Alıştırma Görevleri —
1. Kaynak metne göre aşağıdaki soruları yanıtlayınız.
(a) Satın alınan Mazda 3 hangi model yılına aittir?
(b) Araçla 2,5 ay içinde kaç kilometre yol yapılmıştır?
(c) Bakımın sonunda ödenen tutar kaç liradır?
2. Kaynak metinde adı geçen bütün filtre türlerini sıralayınız.
3. Kaynak metinde "Küçük bir hikaye" sözlerinden başlayıp "yaptırdım yalan olmasın..." sözlerine kadar uzanan bölümün tamamını aynen yeniden yazınız.

Kaynak Metin —
################

Jump to content

Hiçbir Otomobilim Beni Bu Kadar Şaşırtmamıştı


inshroud
 Paylaş

Tavsiye Edilen Mesajlar

Küçük bir hikaye anlatacağım zamanı olanlar için,

Bilenler biliyordur, Mayıs sonu, Haziran başı gibi 2006 model 100.000'de bir Mazda 3 Dynamic MT edindim. Daha önceki 626 ve 323 tecrübelerimden dolayı güvenerek aldım ama bu kadar beklemiyordum. (626 ve 323'ler benim değildi ama referans olabilecek kadar çok kullanma fırsatı yakalamıştım).

Mazda 3'ümü alırken tüm detayını, bakım çizelgelerini vs aldım eski sahibinden. Fabrika çıkışı diskler, 35.000km yapmış orijinal balatalar, fabrika çıkışı baskı-balata, ne zaman değiştiği hatırlanmayan polen filtresi, fabrika çıkışı amortisörler, rotlar, rot başları vs... gibi handikapları vardı ve bunların hepsini bir süre sonra değiştirmem gerekeceği bahanesiyle fiyatta da indirim yaptırdım yalan olmasın...

Yine bilenlerin bileceği üzere 2,5 ay içinde 10.000 km yaptım, nasıl olsa değişecek diye (kızmayın bana) hor kullandım arabamı. Ankara-İzmir-Antalya-Ankara yaptım, 30cm derinliğinde derelerin içinden altımı vura vura geçtim, 5. viteste gaz kesiciye girene kadar bastım denemek için (hız vermiyorum, gereksiz :) ) Likya Yolu'nda 4x4 jiplerin gelip "yolun bundan sonrasını yaya gideceğiz" dediği yerlerden gittim, motor, amortisör, yürüyen, şanzıman ne varsa en son noktasına kadar zorladım, arabamı hiç yıkatmadım, eve geldiğimde arabam off-road arabasından farksızdı. Çünkü nasıl olsa çok ağır bakıma sokacaktım ve gerekli her parçasını değiştirerek mutlu mesut devam edecektim.

Zaman geldi ve bakıma gittim, geçen hafta sorduğum soruyu yine burada görebilirsiniz

. Soruya gelen cevaplardaki fiyatlar iyimser bile gelmişti açıkçası, daha fazlasını bekliyordum, cumartesi günü aldım kınalı guzumu gittim Şaşmaz'a arkadaşımın yanına. Lifte kaldırdık, altına baktık, baktık, baktık, uzun uzun inceledik, lastikleri söktük, disklere, balatalara baktık, yola çıktık, baskı-balata kaçırıyor mu diye baktık, geri geldik, arkadaş sordu "senin sorunun tam olarak ne?" Bir şey söyleyemedim... Diskler yeni takılmış gibi, balataların daha 20.000 kilometresi var, amortisörler fabrikadan çıktığı gibi, rotlar, rot başları kirli olmasa yeni takılmış dersin, biliyorum 50 kere altını sürttüm arabanın, karter koruması bile sapasağlam, baskı balatada en ufak bir sıyırma yok, motor çalışırken ses duyulmuyor, sakin sakin bekliyor. Anlamıyorum bu nasıl oldu... Çıkardık hava filtresine hava tuttum, polen filtresini temizledim, yağ filtresini değiştirdim, yağını değiştirdim, arabayı iç dış detaylı yıkattım, bildiğin fabrikadan çıkmış araba formunda, tık ses çıkarmadan, pırıl pırıl, dipdiri çıktı 55 liraya (yağ ve filtre parası).

################

Girdiler —
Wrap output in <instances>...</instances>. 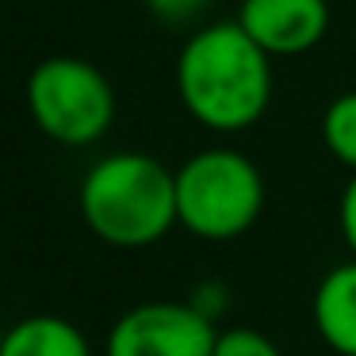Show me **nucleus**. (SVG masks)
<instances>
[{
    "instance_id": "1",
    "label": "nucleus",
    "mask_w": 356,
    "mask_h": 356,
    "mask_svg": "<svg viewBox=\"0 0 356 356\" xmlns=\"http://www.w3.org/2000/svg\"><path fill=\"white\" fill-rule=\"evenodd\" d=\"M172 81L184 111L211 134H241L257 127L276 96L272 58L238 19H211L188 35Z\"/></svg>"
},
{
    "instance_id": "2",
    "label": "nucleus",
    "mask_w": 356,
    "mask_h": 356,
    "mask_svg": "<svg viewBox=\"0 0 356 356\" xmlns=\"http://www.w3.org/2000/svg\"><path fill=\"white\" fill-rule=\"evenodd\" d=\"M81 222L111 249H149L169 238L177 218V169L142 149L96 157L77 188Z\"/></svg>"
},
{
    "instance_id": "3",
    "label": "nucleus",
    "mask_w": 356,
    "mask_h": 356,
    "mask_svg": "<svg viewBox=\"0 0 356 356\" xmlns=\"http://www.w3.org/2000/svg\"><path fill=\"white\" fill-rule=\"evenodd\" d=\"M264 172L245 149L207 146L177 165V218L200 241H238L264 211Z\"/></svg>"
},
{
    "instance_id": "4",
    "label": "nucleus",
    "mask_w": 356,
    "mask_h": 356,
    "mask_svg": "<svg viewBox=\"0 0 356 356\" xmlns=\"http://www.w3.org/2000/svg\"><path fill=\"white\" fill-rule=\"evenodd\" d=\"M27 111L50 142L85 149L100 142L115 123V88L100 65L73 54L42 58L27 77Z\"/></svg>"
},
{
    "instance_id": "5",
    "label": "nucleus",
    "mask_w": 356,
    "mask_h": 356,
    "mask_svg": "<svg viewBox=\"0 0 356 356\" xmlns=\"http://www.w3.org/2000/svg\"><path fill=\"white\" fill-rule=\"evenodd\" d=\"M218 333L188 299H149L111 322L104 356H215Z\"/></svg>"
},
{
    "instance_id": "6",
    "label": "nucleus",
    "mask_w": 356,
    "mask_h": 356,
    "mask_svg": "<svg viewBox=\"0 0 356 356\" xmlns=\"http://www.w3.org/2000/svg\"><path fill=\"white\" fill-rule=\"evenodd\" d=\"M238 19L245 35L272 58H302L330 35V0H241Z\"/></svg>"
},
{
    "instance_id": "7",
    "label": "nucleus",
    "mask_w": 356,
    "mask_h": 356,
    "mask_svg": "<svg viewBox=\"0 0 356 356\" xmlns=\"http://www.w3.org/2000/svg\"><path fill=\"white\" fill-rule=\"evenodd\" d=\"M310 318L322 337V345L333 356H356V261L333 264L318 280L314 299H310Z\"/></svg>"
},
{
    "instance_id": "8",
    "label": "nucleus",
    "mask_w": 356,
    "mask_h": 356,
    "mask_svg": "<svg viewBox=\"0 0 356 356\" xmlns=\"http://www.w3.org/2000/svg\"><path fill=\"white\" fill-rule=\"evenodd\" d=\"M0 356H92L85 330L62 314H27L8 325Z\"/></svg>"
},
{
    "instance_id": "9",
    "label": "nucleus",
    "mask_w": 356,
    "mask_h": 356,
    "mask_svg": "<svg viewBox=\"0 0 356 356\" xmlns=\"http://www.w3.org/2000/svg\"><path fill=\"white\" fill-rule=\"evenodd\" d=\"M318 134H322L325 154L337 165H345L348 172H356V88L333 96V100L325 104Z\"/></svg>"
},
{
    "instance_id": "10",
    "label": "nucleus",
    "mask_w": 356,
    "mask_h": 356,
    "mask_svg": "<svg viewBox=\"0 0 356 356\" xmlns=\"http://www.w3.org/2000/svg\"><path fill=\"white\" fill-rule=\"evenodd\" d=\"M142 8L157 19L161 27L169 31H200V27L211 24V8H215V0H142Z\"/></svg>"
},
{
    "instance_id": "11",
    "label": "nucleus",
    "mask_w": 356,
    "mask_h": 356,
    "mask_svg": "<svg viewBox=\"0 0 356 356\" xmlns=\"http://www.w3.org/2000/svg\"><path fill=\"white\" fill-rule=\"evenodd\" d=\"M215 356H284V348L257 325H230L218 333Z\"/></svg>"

################

Cevap Listesi —
1.
(a) 2006
(b) 10.000 km
(c) 55 lira (yağ ve filtre parası)

2. polen filtresi, hava filtresi, yağ filtresi

3.
Küçük bir hikaye anlatacağım zamanı olanlar için,

Bilenler biliyordur, Mayıs sonu, Haziran başı gibi 2006 model 100.000'de bir Mazda 3 Dynamic MT edindim. Daha önceki 626 ve 323 tecrübelerimden dolayı güvenerek aldım ama bu kadar beklemiyordum. (626 ve 323'ler benim değildi ama referans olabilecek kadar çok kullanma fırsatı yakalamıştım).

Mazda 3'ümü alırken tüm detayını, bakım çizelgelerini vs aldım eski sahibinden. Fabrika çıkışı diskler, 35.000km yapmış orijinal balatalar, fabrika çıkışı baskı-balata, ne zaman değiştiği hatırlanmayan polen filtresi, fabrika çıkışı amortisörler, rotlar, rot başları vs... gibi handikapları vardı ve bunların hepsini bir süre sonra değiştirmem gerekeceği bahanesiyle fiyatta da indirim yaptırdım yalan olmasın...